«Quand je suis arrivé à l’ACFO-Témiskaming, je n’ai jamais poussé dans le dos des gens du village. Plus on se chicane, plus on est “colons” et plus on se chicane, plus les anglophones rient de nous», a appris Jean-Claude Carrière au cours de ses nombreuses années à titre d’agent de développement communautaire à l’ACFO-Témiskaming. Il a vite compris que le succès réside dans la collaboration.
«Je me suis toujours assuré qu’il y avait de la place pour tous : qu’ils vivent à Earlton, Haileybury, Belle-Vallée, Cobalt, Elk Lake ou New Liskeard.»
À celle qui lui avait dit : «Je veux m’impliquer dans l’ACFO, mais j’ai peur des grands mots», Jean-Claude avait répondu : «On va les couper en deux.»
Ça, c’est du Jean-Claude tout craché! L’homme sait rassembler. Lorsqu’il est entré en poste, ayant travaillé à l’ACFO-Témiskaming de 1990 à 1995 puis de nouveau depuis 2002, il a demandé à l’une des employées pourquoi l’équipe de l’ACFO ne travaillait pas ensemble. Elle lui avait répondu : «Lis les procès-verbaux des dernières années et ne commets pas les mêmes erreurs.»
«On est toujours capable de s’entendre», estime Jean-Claude Carrière. L’exemple le plus éloquent de cette philosophie de vie est lorsqu’il a initié le projet «Tisser des liens», en 2011. Ce projet vise à mettre en relation les Autochtones, les anglophones et les francophones des Témiskaming québécois et ontarien. Aujourd’hui, ce sont les autorités municipales qui ont pris en charge le projet «Tisser des liens».
Des projets marquants
Parmi les autres hauts faits d’armes de Jean-Claude, il y a eu son implication dans la mise sur pied du Centre de santé communautaire du Témiskaming (CSCT). Devant un premier refus, il ne s’est pas découragé et s’est allié à des médecins pour présenter une nouvelle demande, qui a été acceptée.
Il ne faut pas non plus oublier les évènements sociaux, comme le Brunch des organismes qui a fêté ses 25 années en 2020. À cette occasion, 150 personnes se sont réunies pour cette célébration qui reconnait le ou la bénévole de l’année ainsi que la personnalité jeunesse de l’année. «J’ai senti que les gens étaient fiers d’être là!», assure M. Carrière.

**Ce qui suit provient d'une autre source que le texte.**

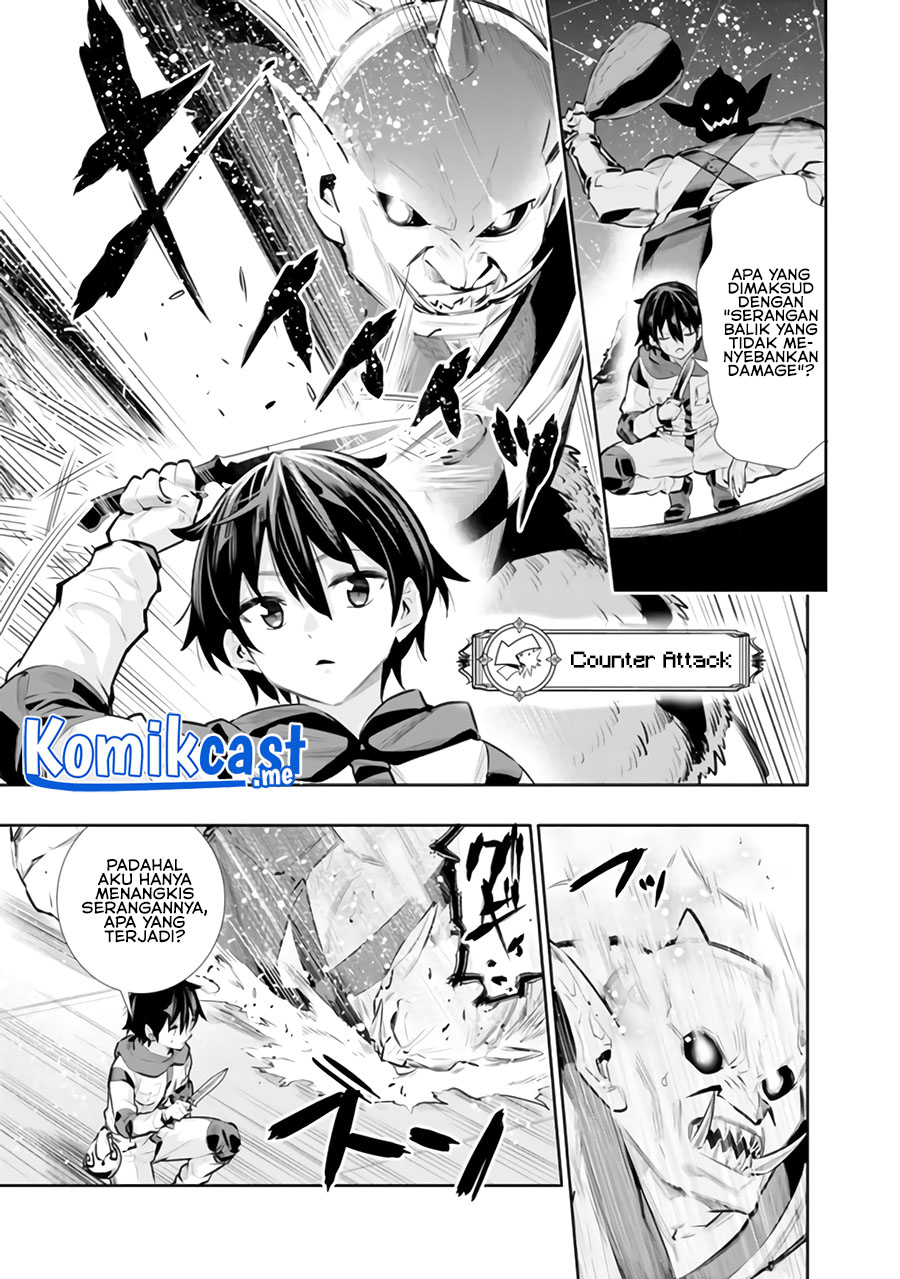 Chikashitsu Dungeon: Binbou Kyoudai wa Goraku o Motomete Saikyou e chapter 22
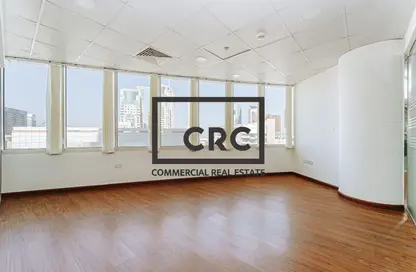 Office Space - Studio - 1 Bathroom for rent in Damac Executive Heights - Barsha Heights (Tecom) - Dubai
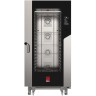 Пароконвектомат tecnoeka mkf 2011 bm+cleaning system+core probe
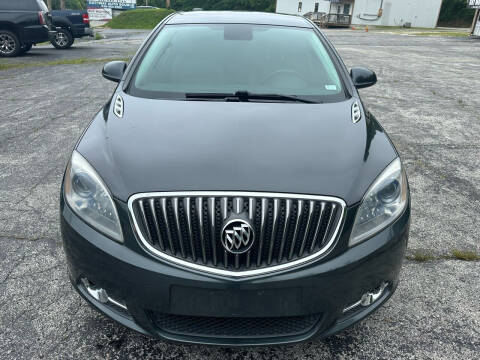 2014 Buick Verano for sale at BHT Motors LLC in Imperial MO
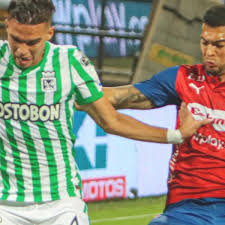 Copa libertadores atlético nacional vs nacional. En Vivo Final 2t Ahora Independiente Medellin 0 0 Atletico Nacional Gratis Via Win Sports En Directo Online Por Liga Betplay Futbol En Vivo Partidos De Hoy Colombia Co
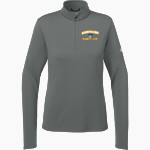 Washington Local Schools Online Store The North Face Women's Ambition 1/4-Zip Front Thumbnail
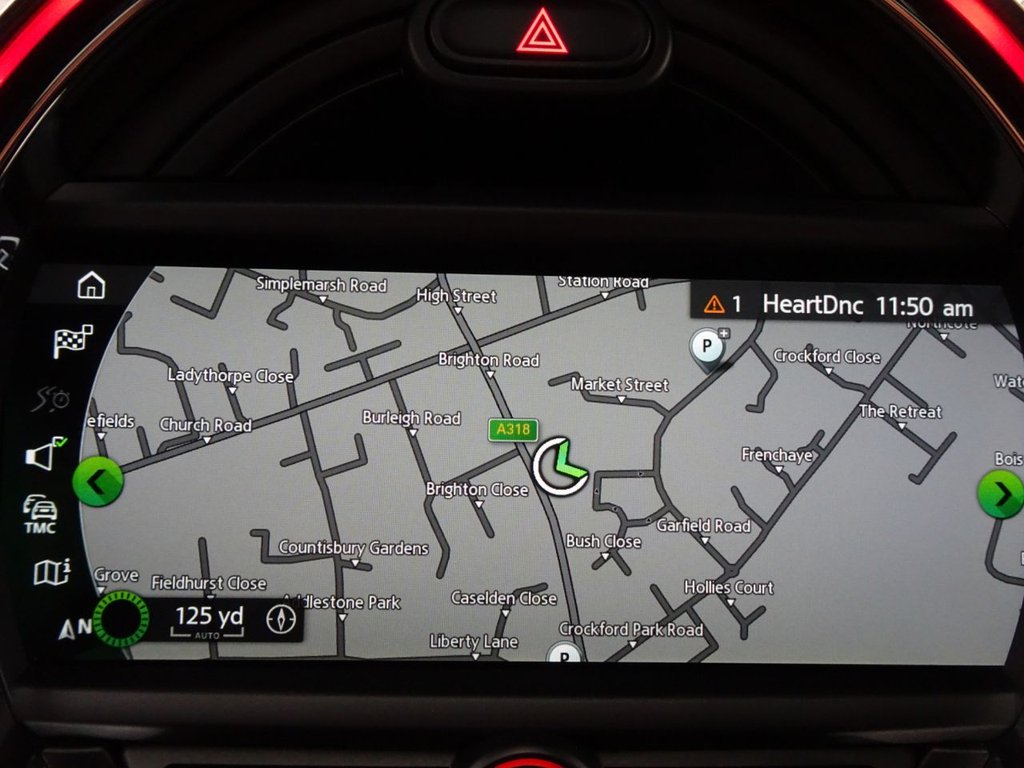 Used MINI Hatch 2018 for sale - 76867641: Photo 43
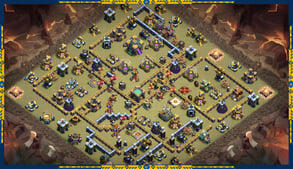 Th14 Base anti 3 star (anti Edrags)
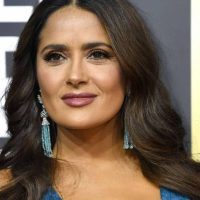 ¡Inimaginable! Salma Hayek advierte duramente a su chef antes de los Oscar ¿Qué?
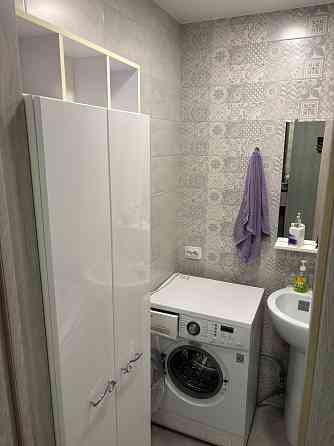 1-к квартира, 37 м2, 5 эт. Мариуполь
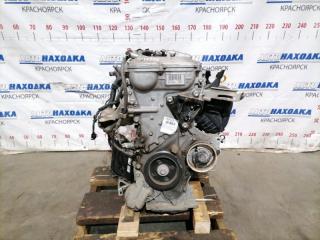 Двигатель TOYOTA AURIS ZRE152H 2ZR-FE контрактная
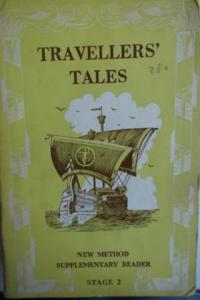Traveller's Tales
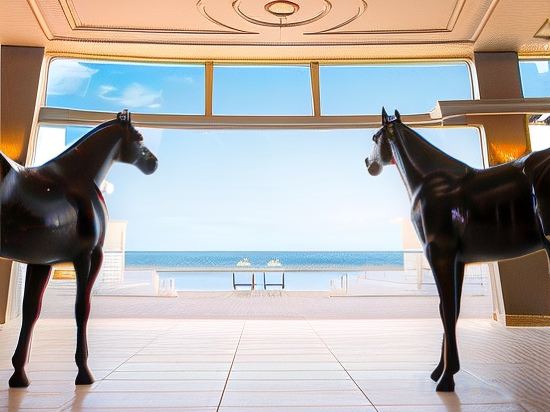 Фото Grecotel Astir Alexandroupolis
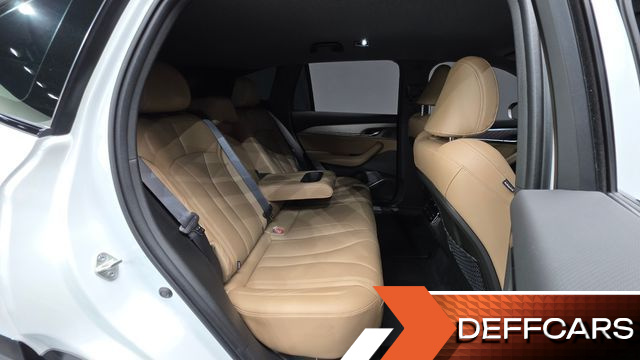 Renault-KoreaSamsung GRAND KOLEOS 2.0 Iconic 2WD купить на сайте DeffCars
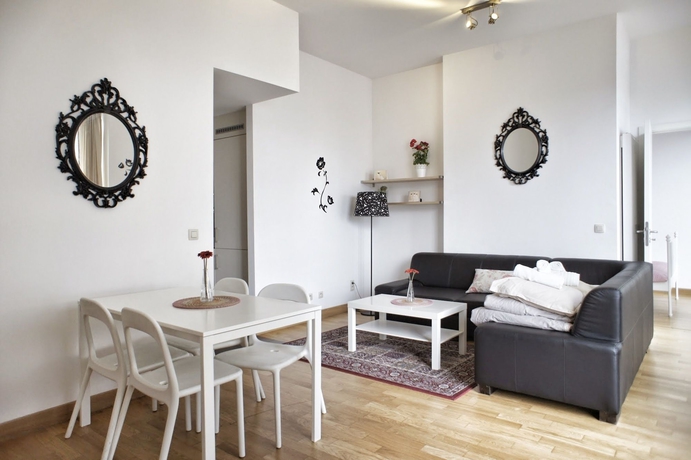 Imagen de los interiores del Hotel The Opera Residence. Foto 16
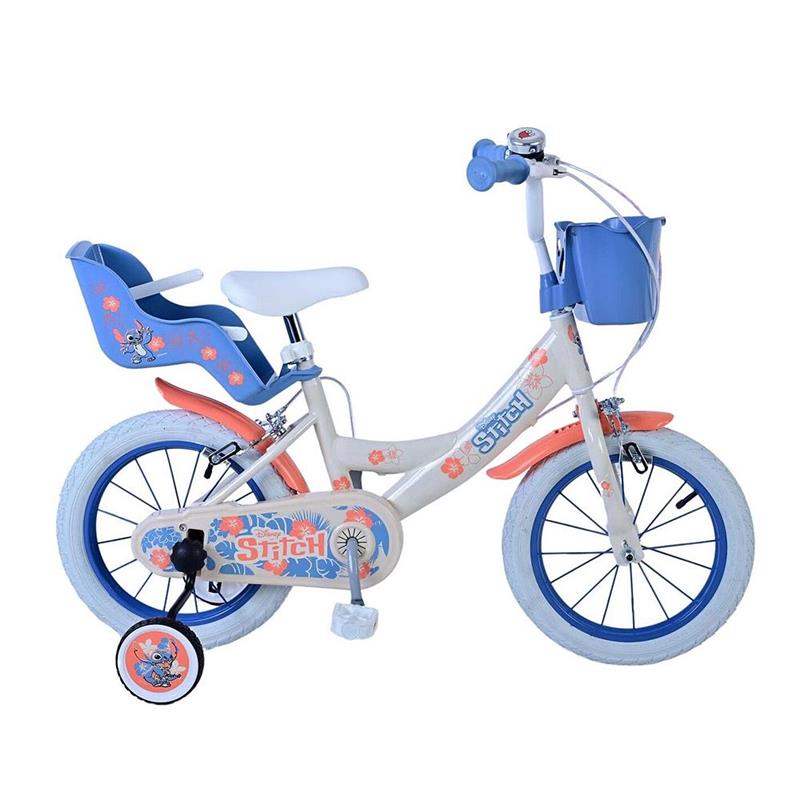 37171 Stitch 14" Bicycle
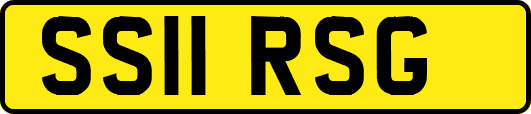 SS11RSG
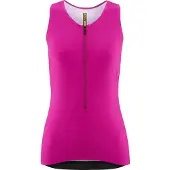 Mavic Aksium Tank Ärmlös Cykeltröja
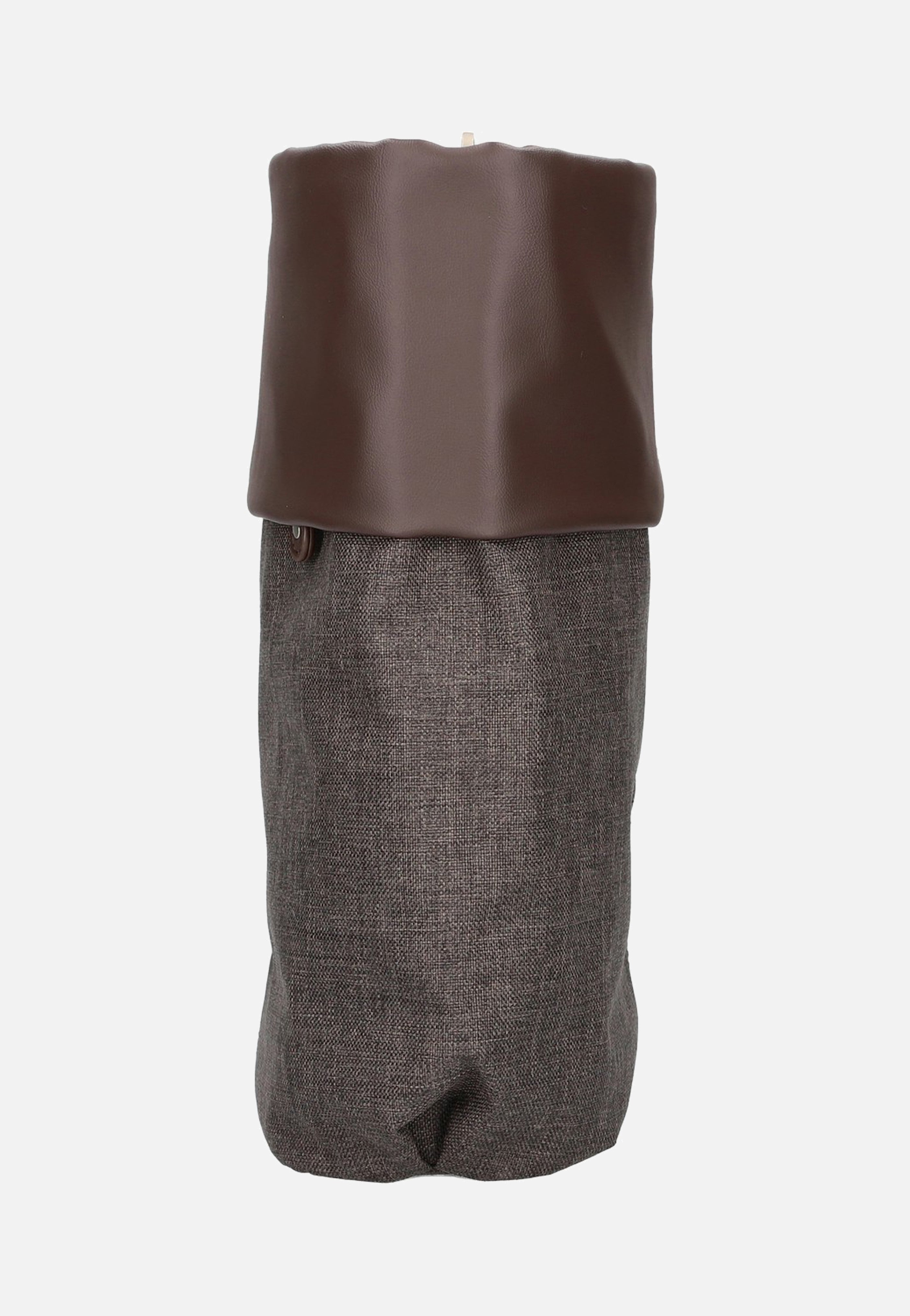 zwei Olli OT12 Espresso Hobo Bag
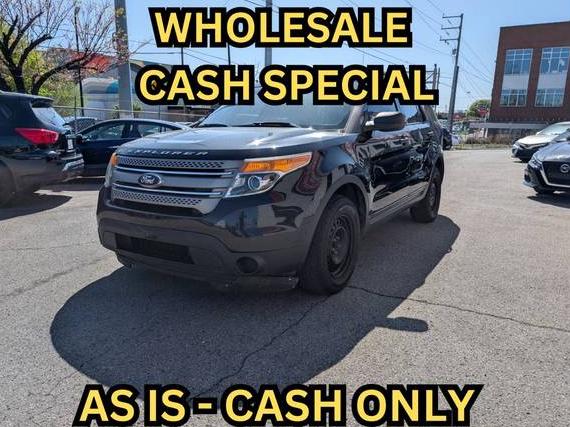 FORD EXPLORER 2014 1FM5K8B87EGB16646 image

Enfin, dans la crise franco-ontarienne qui a secoué la communauté en 2018, plus de 200 personnes se sont rendues pour manifester à l’appel de Jean-Claude Carrière.
«On a aussi mis sur pied une coopérative jeunesse. C’est important de développer le sentiment d’appartenance des jeunes à leur communauté. C’est comme avec les nombreuses personnes qui ont travaillé à l’ACFO au cours des années : elles n’étaient pas nécessairement convaincues au début, mais j’apprends de temps en temps que certaines ont posé des gestes d’affirmation de leur francophonie. Pour moi, c’est une satisfaction personnelle», ajoute-t-il.
Entre doutes et espoir
C’est un francophone jusqu’au fond de son âme. «Je ne suis pas fier d’être francophone; je n’ai rien fait pour ça! C’est qui je suis. Mais je n’en ai pas honte! Se faire traiter de “little Frenchman”, ça marque.»
Jean-Claude pourrait raconter bien des anecdotes à ce sujet. «J’ai frappé des murs, puis j’ai appris à passer à gauche et à droite.» Il se voit aujourd’hui comme un ambassadeur de la francophonie et la communauté de langue anglaise du sud du Témiskaming le considère comme un interlocuteur crédible et à l’écoute.
Il a cessé depuis bien longtemps d’essayer de «défendre» qui il est.
En somme, pour Jean-Claude Carrière, la collaboration est primordiale. Son conseil : «Prends soin d’écouter l’autre, même si c’est pas toujours facile.» Pour ce qui est de la francophonie, il a parfois des doutes. «J’ai de l’espoir quand même; les jeunes sont toujours là. Il y a plein de choses qui sont tombées, mais elles sont toujours remplacées par autre chose.»
Jean-Claude prendra sa retraite de l’ACFO-Témiskaming en 2021. Sa réflexion : «Il faudra trouver la bonne personne pour prendre la relève. Le conseil aura à l’appuyer, parce que c’est un poste où on peut se sentir seul. Moi, j’ai eu Jeanne-d’Arc Gauthier qui a été là pour moi et je la remercie!»